A escolhida foi uma equipe irlandesa que, apesar da produção artesanal e da ainda incredulidade de seu fundador no pulo que daria, mostrou-se o caminho certo ao fim da temporada de 1991: a Jordan. Vinda da F-3000, a equipe fundada por Eddie Jordan em meados dos anos 1980 procurava patrocinadores para financiar sua empreitada, ainda mais depois da negativa da Camel – sua parceira na F-3000 – em patrocinar seus carros na F1.
Com o novo carro pronto e precisando de preciosos dinheiros para custear a aventura, Eddie lançou mão de seu talento como negociador, pintou o carro de verde e convenceu a Pepsi a estampar a 7UP (de garrafas também verdes) no seu carro, além de um bom suprimento de refrigerantes nos fins de semana de corrida. O verde foi benéfico pra equipe, que também atraiu os ienes da gigante das fotos e filmes Fujifilm.

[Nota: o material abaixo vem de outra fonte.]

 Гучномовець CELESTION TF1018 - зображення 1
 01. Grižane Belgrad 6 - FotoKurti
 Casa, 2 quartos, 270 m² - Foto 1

E quem achava que seria arriscado apostar num time estreante em tempos ultracompetitivos da F1, se enganou. A Jordan passou de novata a dona de um posto de respeito na temporada, fisgando ótimos resultados para uma equipe em seu primeiro ano, além de ser a primeira casa de Michael Schumacher na F1, no GP da Bélgica daquele ano. No final do ano, o quinto lugar entre os construtores e a nota como equipe-revelação do ano.

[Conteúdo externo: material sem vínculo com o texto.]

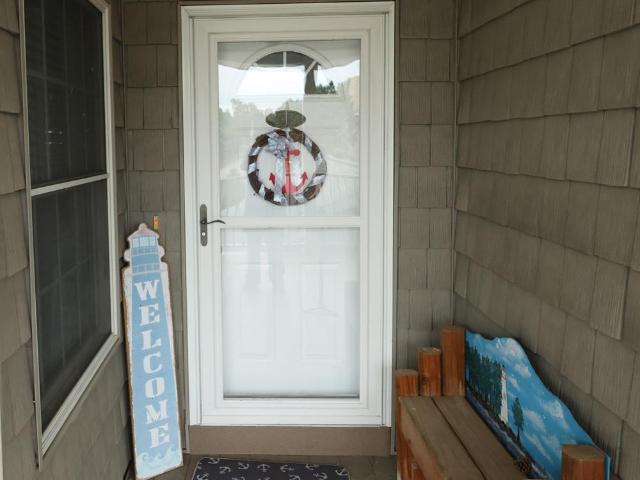 Condo for sale in Sunnyside, Vermilion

Uma boa para a Pepsi, de fato, no que poderia ter sido um tiro no escuro sem retorno. Mas o automobilismo nunca foi tão atrativo para algumas marcas tão pop como a Pepsi e outras. A marca ainda voltaria – por ela própria – como parte dos patrocínios próprios de Rubens Barrichello em 1995, e foi só.

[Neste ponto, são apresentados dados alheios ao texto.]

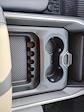 New 2026 Ram 1500 Lone Star Crew Cab for sale #245312 - photo 24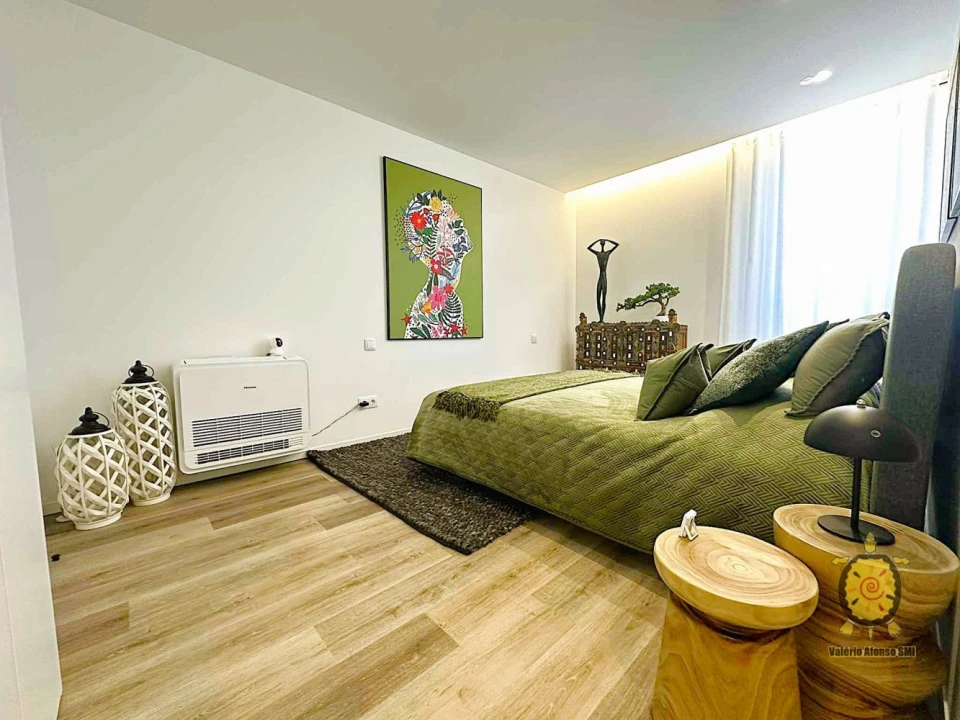 Apartamento T3 para Venda em Gafanha da Boa Hora Foto 14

Anos depois – muito tempo depois – a Coca-Cola resolveu entrar na F1, mas bem discretamente, como um dos patrocinadores da McLaren em 2019. Mas foi só e nada mais. No entanto, se a Pepsi foi ostensiva com uma de suas marcas no grid, a Coca-Cola virou conceito de aerodinâmica, inaugurado pela McLaren em 1983 e, até hoje, o primeiro ponto básico de aerodinâmica de qualquer monoposto: o chamado “Coke Bottle”, ou estilo “garrafa de Coca-Cola”.
Enfim, de histórias e histórias vivemos todos. Mas uma delas, o excelente trabalho do History Channel esqueceu: essa proeza publicitária da Araldite, em 1989, aqui mesmo no Brasil. Afinal, qual a forma mais democrática de parar uma guerra? Seria um sambinha inocente?
A gente se vê na próxima história… Com Pepsi, Coca-Cola ou algo mais, vamos lá… saudável.